Silvio Berlusconi ha procurato, a un docente espatriato negli Stati Uniti ma in costante contatto con l’Italia, gli anni più interessanti della sua vita (che erano anche gli anni della sua giovane maturità) fra Italia e America. La prima volta in cui vide e ascoltò Berlusconi, nel momento iniziale delle grandi vittorie di questo politico, fu per dieci minuti, alla televisione Usa.
Costui aveva già adottato (per deformazione professionale) l’unico modo per lui possibile (per lui, cioè, non politologo o politofilo) di seguire i discorsi politici: fare attenzione al tono e al contesto piuttosto che alle parole (C’est le ton qui fait la chanson). Ma anche così, ci mise un po’ di tempo a mettere insieme quello che lo aveva colpito: la voce, prima di tutto, con una dizione gradevole e bene impostata, e un’enunciazione elegante; e poi l’accento milanese (e colto-borghese). Piccolezze, certo: ma egli si rese conto che era la prima volta nella sua esperienza che ascoltava un uomo politico con quella voce e quell’accento e ciò doveva pur significare qualcosa, perfino per i suoi amici politologi.
La simpatia berlusconiana costò abbastanza cara a quel docente espatriato: la perdita di amicizie con colleghi universitari (compreso un importante studioso italiano di passaggio in quell’università statunitense) e varie difficoltà con i suoi dottorandi: quelli italiani, che ritenevano di riscattare con l’odio antiberlusconiano un ruolo di emarginazione, da profughi di un regime di sinistra che aveva reso loro impossibile la vita universitaria in Italia; e i dottorandi americani, che tendevano a imitare gli atteggiamenti più alla moda dei loro colleghi italiani. Questo docente, che era sinceramente affezionato ai suoi studenti e che se ne sentiva ricambiato, imparò presto il tipo di autocensura che poi trovò essere dominante in Italia: evitare ogni menzione di B. (come scrivevano i meno spiritosi dei suoi avversari politici).

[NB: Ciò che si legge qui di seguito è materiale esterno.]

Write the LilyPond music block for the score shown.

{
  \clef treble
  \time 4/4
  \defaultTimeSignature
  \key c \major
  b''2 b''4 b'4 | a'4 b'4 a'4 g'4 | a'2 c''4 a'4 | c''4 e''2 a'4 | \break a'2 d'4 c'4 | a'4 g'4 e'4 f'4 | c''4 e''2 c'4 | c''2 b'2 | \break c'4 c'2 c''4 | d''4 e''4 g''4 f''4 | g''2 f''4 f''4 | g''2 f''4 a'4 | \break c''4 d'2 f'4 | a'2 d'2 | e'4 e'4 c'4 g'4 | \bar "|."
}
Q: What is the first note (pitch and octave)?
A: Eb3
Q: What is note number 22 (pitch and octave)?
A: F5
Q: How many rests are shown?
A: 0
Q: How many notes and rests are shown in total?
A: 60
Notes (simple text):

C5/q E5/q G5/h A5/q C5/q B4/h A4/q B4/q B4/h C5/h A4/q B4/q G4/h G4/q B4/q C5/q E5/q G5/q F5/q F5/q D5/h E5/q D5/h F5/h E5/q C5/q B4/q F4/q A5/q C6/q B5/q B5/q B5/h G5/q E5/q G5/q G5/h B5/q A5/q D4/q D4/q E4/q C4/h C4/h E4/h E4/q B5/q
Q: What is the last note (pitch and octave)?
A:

Ma infine egli non volle più tacere e si permise, in un discorsetto di occasione agli studenti, di menzionare cautamente l’opportunità di mantenere un minimo di equilibrio politico di fronte a Berlusconi. Il suo breve e pacato discorso fu accolto da un silenzio di gelo, senza gli applausi di cortesia che negli Stati Uniti non si negano mai a nessuno. Più tardi, una delle dottorande (attualmente cattedratica in una prestigiosa università californiana) gli disse con aria magnanima che avrebbe “steso un velo pietoso” su quell’episodio; e un dottorando, dopo qualche esitazione, gli disse che era disposto a perdonarlo.
È già apparsa una parola importante, che mette fine all’aneddotica e introduce all’analisi: la parola “odio”. L’odio antiberlusconiano, che i suoi odiatori (oggi pronti ipocritamente a far finta di nulla) pretendevano allora di spiegare con il bla-bla-bla economico e giuridico e con il solito politichese, era troppo profondo per potere essere giustificato in questo modo, e necessita di strumenti psicologici. Qui ci si limita semplicemente a una constatazione del fenomeno e a un parallelo importante per la politica internazionale oggi. L’odio anti-Berlusconi ha le stesse caratteristiche dell’odio anti-Trump; e come tutte le forme di odio, offusca la ragione (altro che ragionamenti politici!).
Ecco uno dei tanti sviluppi che, smentendo l’atteggiamento disfattistico di cui gli italiani sono specialisti, appare come una profetica anticipazione italiana di fenomeni che sono apparsi ben più tardi nella politica americana. Peccato che si tratti di un’anticipazione abbastanza triste, come sono tutti i fenomeni dell’odio.